Copy the material below, renaming every "domed building" to "round-roofed building" and leaving everything else unchanged.

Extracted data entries
==============================
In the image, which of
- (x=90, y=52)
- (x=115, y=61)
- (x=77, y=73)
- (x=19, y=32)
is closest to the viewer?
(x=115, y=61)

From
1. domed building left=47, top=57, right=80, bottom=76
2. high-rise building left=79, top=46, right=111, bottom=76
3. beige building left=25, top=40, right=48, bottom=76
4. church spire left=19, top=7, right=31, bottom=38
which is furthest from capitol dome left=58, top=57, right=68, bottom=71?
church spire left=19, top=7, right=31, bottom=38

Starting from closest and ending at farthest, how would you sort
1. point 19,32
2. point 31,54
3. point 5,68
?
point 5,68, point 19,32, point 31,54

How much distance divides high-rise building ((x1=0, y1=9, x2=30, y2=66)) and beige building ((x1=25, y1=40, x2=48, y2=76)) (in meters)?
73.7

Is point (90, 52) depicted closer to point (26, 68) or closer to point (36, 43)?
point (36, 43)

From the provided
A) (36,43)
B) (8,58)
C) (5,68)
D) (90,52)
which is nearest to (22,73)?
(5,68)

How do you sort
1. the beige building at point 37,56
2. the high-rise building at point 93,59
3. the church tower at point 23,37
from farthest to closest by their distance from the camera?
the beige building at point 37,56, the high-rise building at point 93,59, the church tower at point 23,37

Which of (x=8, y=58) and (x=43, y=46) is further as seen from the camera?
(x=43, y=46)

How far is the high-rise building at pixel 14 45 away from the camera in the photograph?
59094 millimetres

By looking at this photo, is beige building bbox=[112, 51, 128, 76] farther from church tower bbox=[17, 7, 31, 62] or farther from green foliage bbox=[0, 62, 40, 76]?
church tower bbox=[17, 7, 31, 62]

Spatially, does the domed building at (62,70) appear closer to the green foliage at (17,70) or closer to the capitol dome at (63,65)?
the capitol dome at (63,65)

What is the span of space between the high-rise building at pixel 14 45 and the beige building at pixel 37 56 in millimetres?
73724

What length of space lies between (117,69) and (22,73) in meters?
==============================
**Task response**
In the image, which of
- (x=90, y=52)
- (x=115, y=61)
- (x=77, y=73)
- (x=19, y=32)
is closest to the viewer?
(x=115, y=61)

From
1. round-roofed building left=47, top=57, right=80, bottom=76
2. high-rise building left=79, top=46, right=111, bottom=76
3. beige building left=25, top=40, right=48, bottom=76
4. church spire left=19, top=7, right=31, bottom=38
which is furthest from capitol dome left=58, top=57, right=68, bottom=71?
church spire left=19, top=7, right=31, bottom=38

Starting from closest and ending at farthest, how would you sort
1. point 19,32
2. point 31,54
3. point 5,68
?
point 5,68, point 19,32, point 31,54

How much distance divides high-rise building ((x1=0, y1=9, x2=30, y2=66)) and beige building ((x1=25, y1=40, x2=48, y2=76)) (in meters)?
73.7

Is point (90, 52) depicted closer to point (26, 68) or closer to point (36, 43)?
point (36, 43)

From the provided
A) (36,43)
B) (8,58)
C) (5,68)
D) (90,52)
which is nearest to (22,73)?
(5,68)

How do you sort
1. the beige building at point 37,56
2. the high-rise building at point 93,59
3. the church tower at point 23,37
from farthest to closest by their distance from the camera?
the beige building at point 37,56, the high-rise building at point 93,59, the church tower at point 23,37

Which of (x=8, y=58) and (x=43, y=46) is further as seen from the camera?
(x=43, y=46)

How far is the high-rise building at pixel 14 45 away from the camera in the photograph?
59094 millimetres

By looking at this photo, is beige building bbox=[112, 51, 128, 76] farther from church tower bbox=[17, 7, 31, 62] or farther from green foliage bbox=[0, 62, 40, 76]?
church tower bbox=[17, 7, 31, 62]

Spatially, does the round-roofed building at (62,70) appear closer to the green foliage at (17,70) or closer to the capitol dome at (63,65)?
the capitol dome at (63,65)

What is the span of space between the high-rise building at pixel 14 45 and the beige building at pixel 37 56 in millimetres?
73724

What length of space lies between (117,69) and (22,73) in meters?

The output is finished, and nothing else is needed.